- Directed by: Carlo Lizzani
- Written by: Sergio Amidei Luciano Vincenzoni Carlo Lizzani Luciano Bianciardi
- Produced by: E. Nino Krisman
- Starring: Ugo Tognazzi Giovanna Ralli
- Cinematography: Erico Menczer
- Edited by: Franco Fraticelli
- Music by: Piero Piccioni
- Release date: 1964;
- Running time: 100 minutes
- Country: Italy
- Language: Italian

= La vita agra (film) =

La vita agra is a 1964 Italian film by director Carlo Lizzani, based on Luciano Bianciardi's novel of the same name.

In 2008, the film was included on the Italian Ministry of Cultural Heritage’s 100 Italian films to be saved, a list of 100 films that "have changed the collective memory of the country between 1942 and 1978."

==Plot==
Luciano Bianchi lives with his wife and son in Guastalla, a small town in northern italy.
Left-wing intellectual, he works as the head of cultural initiatives at a mining facility owned by CIS, a large company specializing, among other things, in the production of chemicals, pharmaceuticals, and plastics. Shortly after he was notified of his dismissal by the company, the mine explodes due to an accident caused by the company's poor enforcement of workplace safety measures (repeatedly reported by the miners themselves), resulting in the death of 43 workers.

Luciano then decides to take revenge. With the help of his friend Libero, a miner who survived the accident but was left with a crippled leg, he plans to blow up the company headquarters in Milan, a skyscraper with over 20 floors.

Upon arriving in the chaotic and modernistic Milan, he finds accommodation in a modest boarding house and starts looking for a job to support himself in the meantime.
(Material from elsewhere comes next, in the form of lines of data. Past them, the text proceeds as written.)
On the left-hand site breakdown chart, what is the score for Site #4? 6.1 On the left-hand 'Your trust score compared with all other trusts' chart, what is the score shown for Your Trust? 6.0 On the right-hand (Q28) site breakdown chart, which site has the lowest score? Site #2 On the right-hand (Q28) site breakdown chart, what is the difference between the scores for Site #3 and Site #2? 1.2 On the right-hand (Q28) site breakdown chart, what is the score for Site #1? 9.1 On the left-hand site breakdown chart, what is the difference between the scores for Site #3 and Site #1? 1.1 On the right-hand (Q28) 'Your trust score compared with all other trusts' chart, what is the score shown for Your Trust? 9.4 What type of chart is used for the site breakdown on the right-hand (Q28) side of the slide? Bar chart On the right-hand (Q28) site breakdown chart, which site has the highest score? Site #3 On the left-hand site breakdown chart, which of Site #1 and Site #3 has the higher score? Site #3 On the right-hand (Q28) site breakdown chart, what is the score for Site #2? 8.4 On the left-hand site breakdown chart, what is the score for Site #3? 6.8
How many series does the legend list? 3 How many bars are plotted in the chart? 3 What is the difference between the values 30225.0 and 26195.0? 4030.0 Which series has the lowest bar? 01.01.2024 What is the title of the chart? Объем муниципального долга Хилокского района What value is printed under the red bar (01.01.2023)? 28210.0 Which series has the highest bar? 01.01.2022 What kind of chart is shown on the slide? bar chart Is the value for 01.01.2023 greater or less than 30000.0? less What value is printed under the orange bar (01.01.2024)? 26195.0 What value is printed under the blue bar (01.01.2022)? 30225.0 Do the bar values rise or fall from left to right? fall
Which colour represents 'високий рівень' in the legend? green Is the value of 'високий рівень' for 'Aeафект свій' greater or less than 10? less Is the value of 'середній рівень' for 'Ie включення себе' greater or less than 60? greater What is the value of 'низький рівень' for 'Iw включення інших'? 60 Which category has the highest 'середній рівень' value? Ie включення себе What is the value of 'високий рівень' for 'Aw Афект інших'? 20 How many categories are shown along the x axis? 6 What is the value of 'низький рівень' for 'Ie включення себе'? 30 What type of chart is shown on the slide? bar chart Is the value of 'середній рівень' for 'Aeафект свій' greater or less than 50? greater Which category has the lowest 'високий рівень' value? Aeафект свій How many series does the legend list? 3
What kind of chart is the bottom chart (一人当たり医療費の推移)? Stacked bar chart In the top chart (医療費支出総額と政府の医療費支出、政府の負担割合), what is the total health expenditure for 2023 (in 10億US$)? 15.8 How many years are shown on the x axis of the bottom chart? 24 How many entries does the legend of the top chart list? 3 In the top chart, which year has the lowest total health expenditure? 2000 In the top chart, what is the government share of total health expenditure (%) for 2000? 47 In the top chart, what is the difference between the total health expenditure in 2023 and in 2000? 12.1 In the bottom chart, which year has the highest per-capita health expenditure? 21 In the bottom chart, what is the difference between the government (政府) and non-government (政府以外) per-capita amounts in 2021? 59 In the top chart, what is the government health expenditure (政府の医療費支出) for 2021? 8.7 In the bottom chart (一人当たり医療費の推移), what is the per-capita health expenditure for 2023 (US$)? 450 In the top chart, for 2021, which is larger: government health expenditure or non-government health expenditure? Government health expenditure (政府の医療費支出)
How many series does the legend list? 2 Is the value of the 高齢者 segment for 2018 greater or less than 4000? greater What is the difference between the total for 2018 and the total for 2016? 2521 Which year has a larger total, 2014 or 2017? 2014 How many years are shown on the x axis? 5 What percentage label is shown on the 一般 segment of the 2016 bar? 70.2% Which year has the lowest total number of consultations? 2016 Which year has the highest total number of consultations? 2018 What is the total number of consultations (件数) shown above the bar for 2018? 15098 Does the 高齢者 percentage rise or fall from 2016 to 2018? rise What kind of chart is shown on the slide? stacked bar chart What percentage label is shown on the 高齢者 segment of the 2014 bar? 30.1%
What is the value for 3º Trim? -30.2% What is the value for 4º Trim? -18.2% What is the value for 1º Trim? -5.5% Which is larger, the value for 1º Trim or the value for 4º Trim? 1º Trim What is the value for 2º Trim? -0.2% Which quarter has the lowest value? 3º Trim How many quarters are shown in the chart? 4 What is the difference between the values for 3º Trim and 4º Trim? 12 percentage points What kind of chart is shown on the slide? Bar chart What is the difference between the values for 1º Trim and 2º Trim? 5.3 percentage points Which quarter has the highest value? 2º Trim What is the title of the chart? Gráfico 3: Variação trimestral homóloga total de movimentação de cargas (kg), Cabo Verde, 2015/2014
A few days later, just outside a public bathhouse, in the middle of clashes between police and demonstrators from a workers' rally, he encounters Anna, a Roman journalist and member of the Italian Communist Party, who works for a local newspaper. They quickly begin a sort of relationship and soon after, Luciano decides to move in with her, confident that his wife will never find out.

Meanwhile, he begins scouting the skyscraper (in reality, the Torre Galfa). Using the excuse of scheduling a meeting with the company president, he enters the building and is received by the executive’s secretaries, who put him through a selection interview. A few days later, he is contacted and hired on a trial basis. The work, though unclear and seemingly insignificant to him, allows Luciano to conduct more precise reconnaissance of the building. He discovers that, due to the immense system of pipes carrying aviation fuel for the building's heating system, he wouldn’t even need dynamite—just a single match could trigger an explosion. Anna, meanwhile, uncovers his true intentions and, frightened by their potential consequences, tries to dissuade him, urging him to attend communist party section meetings with her.

Dismissed shortly after the trial period, Luciano finds a new, well-paying job as a translator for a prestigious publishing house. Anna helps him by typing under his dictation. They move into a new home together, lodging with a Swiss-German couple obsessed with order and cleanliness. One weekend, Luciano receives a surprise visit from his wife. Despite some awkward moments, he manages to prevent her from discovering his relationship with Anna, but Anna is furious, fearing he might return to his marital home.

Luciano is once again fired, this time due to disagreements with the publishing house over linguistic issues, and he tries his hand in the advertising world as a copywriter. Winning a slogan contest, he joins an agency with an excellent salary. With the security of his new job, he increasingly embraces the comforts of a consumerist lifestyle, purchasing a large apartment and furnishing it lavishly.

Thanks to his creativity, he quickly climbs the career ladder. Eventually, he is contacted again by CIS, his former company, and appointed head of marketing and advertising. Having completely forgotten his original mission, he integrates seamlessly into Milan's upper society, bringing his family to join him and, albeit reluctantly, breaking off with Anna.

Faced with his profound transformation, especially under the betrayed gaze of his friend Libero (who came to deliver his wife and child), Luciano can only reflect somberly, concluding with a dose of irony that the only true economic miracle may have happened in far more distant times, when someone multiplied and distributed bread and fish for free.

==Cast==

Luciano Bianciardi, author of the novel, appeared in a small cameo.